To determine the efficacy of the MAXX pipeline in producing mutation expression profiles for tumors, the MAXX pipeline was evaluated on PDX models. Eight of the nineteen patient derived cell lines have matched PDX models24; therefore, these eight PDX models shared the same tumor specific reference genome as their corresponding cell line. However, these models had their own transcriptome sequenced. Similar to the cell line data, the three mutation expression groups were determined based on wild type and mutant allele read counts, and the RNA mutant allele frequency was plotted against the DNA mutant allele frequency (Fig. 5a). The PDX models demonstrated that mutation expression groups are present in both in-vitro and in-vivo. Equivalent to the cell lines, RNA mutant allele frequency is strongly correlated with DNA mutant allele frequency. Amongst the V-ex mutations, there was exceedingly high commonality in expression features between PDX and cell lines (Fig. 5b). This conservation was even more extreme for N-ex mutations (Fig. 5c). However, W-ex mutations demonstrated more variability between PDXs and their corresponding cell lines, where most of the unique W-ex mutations fell within the PDX samples (Fig. 5d). While evaluating how mutation allele frequency associates with the common vs unique between PDX and cell lines, V-ex variants demonstrated that there is clearly a relationship (Fig. 5e). Although not statistically significant, W-ex mutations demonstrated an opposite relationship. This result suggests that in part, the lack of conservation of mutation expression is a reflection of the sub-clonal feature of the specific variant.

Figure 5
figure 5

Conservation of mutational expression features from cell lines to PDX tumors. (a) Comparison of the DNA allele frequency and RNA allele frequency of each mutation derived from the PDX samples. (bd) The overlap of V-ex, W-ex, and N-ex mutations between the corresponding cell line and PDX samples. Mutations classified as “discarded” in either the cell line or PDX data were excluded. (e) A two-tailed Wilcoxon Mann Whitney test between the DNA allele frequency of mutations that are present in both the cell line and PDX samples and the DNA allele frequency of mutations that are unique to either the cell line or PDX samples was performed for each mutation expression group.

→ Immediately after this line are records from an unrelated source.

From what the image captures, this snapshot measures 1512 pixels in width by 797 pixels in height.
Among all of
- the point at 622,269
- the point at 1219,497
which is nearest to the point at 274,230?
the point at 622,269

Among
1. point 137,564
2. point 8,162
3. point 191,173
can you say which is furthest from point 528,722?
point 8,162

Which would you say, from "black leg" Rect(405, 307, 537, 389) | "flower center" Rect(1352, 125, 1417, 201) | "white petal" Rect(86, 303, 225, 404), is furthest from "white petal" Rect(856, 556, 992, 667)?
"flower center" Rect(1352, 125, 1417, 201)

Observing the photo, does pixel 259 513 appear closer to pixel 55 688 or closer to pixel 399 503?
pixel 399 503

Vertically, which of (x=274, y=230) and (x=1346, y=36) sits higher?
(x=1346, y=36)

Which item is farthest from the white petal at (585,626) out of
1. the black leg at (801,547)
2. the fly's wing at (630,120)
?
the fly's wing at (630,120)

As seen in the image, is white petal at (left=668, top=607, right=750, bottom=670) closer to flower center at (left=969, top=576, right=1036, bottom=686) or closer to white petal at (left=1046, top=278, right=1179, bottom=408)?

Mutation expression profiles from primary tumors

Primary tumors frequently contain stromal contamination, which decreases the sensitivity of mutation calls and diminishes the RNA-sequencing reads associated with the tumor38. Consequently, stromal contamination has been reported to cause inaccurate results when performing DNA methylation and subtyping analyses28,39. Thus, to limit the issue of tumor purity, we focused on the 75 TCGA PDAC cases that had the highest tumor purity score determined by the software ESTIMATE40 and had a V-ex mutation percentage of at least 10%. Similar to the cell line and PDX models, the three mutation expression groups were present in the TCGA samples (Fig. 6a). However, the distribution of the tumor DNA mutant allele frequency is mostly between 0–50%, rather than 0–100% as it was for the cell lines (Figs 6a vs. 3a). To determine if stromal contamination also altered the RNA allele frequency, we focused on KRAS, CDKN2A, TP53, and SMAD4 mutations (Fig. 6b). While the range of the RNA allele frequency for KRAS and CDKN2A is comparable to that observed in cell line data, the range significantly changed for TP53 and SMAD4. This suggests that SMAD4 and TP53 expression is observed in both the tumor specimen and the stromal compartment. In spite of this complexity, most mutations in these canonical PDAC mutations were identified to be expressed within the tumor, as seen in the cell line and PDX data.

Figure 6
figure 6

Mutation expression profiles from primary tumors. (a) Comparison of the DNA allele frequency and RNA allele frequency of each mutation derived from the TCGA samples. (b) Correlation of the DNA allele frequency and the RNA allele frequency of CDKN2A, KRAS, SMAD4, and TP53 mutations identified within the TCGA samples. (c) The average first exon methylation of samples that didn’t contain the mutated gene was plotted against the average first exon methylation of samples that did contain the mutated gene. This was performed for non-discarded mutated genes that had available first exon methylation data. (d) A two-sample t-test with a two-tail p-value was performed on the mutant first exon methylation between each mutation expression group.

Using mutation expression and methylation profiles from TCGA samples, we were able to interrogate the levels of DNA methylation across mutation expression groups. To measure the methylation of genes containing a mutation, the mean methylation percentage of each recorded CpG within the first exon was calculated41. Similar to the mutant gene expression analysis, the mean first exon methylation of samples that did not have a mutation in the gene was compared to the mean first exon methylation of samples that did contain the mutated gene (Fig. 6c). Evaluation of the coefficient of determination (R2) for each expression group demonstrated that there is little deviation between wild type and mutated gene first exon methylation. However, when comparing the average mutated first exon methylation between mutation expression groups, the mean first exon methylation of N-ex mutations is significantly higher than the V-ex and W-ex mutations (Fig. 6d). This finding suggests that hypermethylation of the gene is a probable explanation for lack of expression among genes with an N-ex mutation. When comparing the first exon methylation between the V-ex and the W-ex groups, genes containing a W-ex mutation were identified to have a statistically higher first exon methylation. One possible explanation of why the W-ex group had a statistically lower first exon methylation than the N-ex group, yet a statistically higher first exon methylation than the V-ex group, is that these genes are susceptible to allele specific methylation42. Allele specific methylation of genes with a W-ex mutation would also explain why the mutant allele transcript from these genes is undetectable.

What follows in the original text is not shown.